* [Stored items]
****************
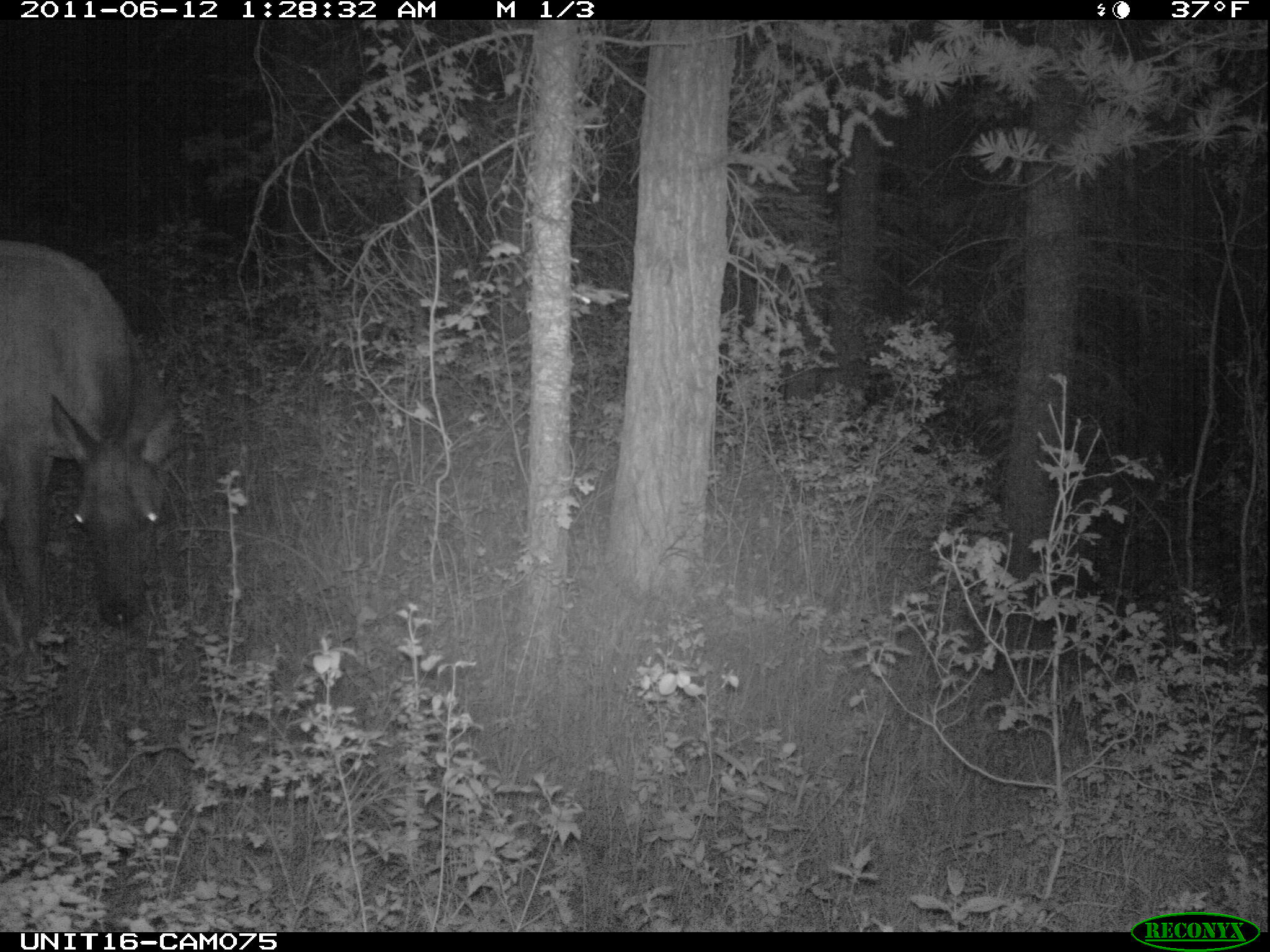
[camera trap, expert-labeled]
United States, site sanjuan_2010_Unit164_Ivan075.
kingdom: Animalia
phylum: Chordata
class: Mammalia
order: Artiodactyla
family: Cervidae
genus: Cervus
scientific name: Cervus elaphus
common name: red deer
****************
* [Required action] Copy the preceding data in full and word for word, dropping its pictures.

* [Your response]
[camera trap, expert-labeled]
United States, site sanjuan_2010_Unit164_Ivan075.
kingdom: Animalia
phylum: Chordata
class: Mammalia
order: Artiodactyla
family: Cervidae
genus: Cervus
scientific name: Cervus elaphus
common name: red deer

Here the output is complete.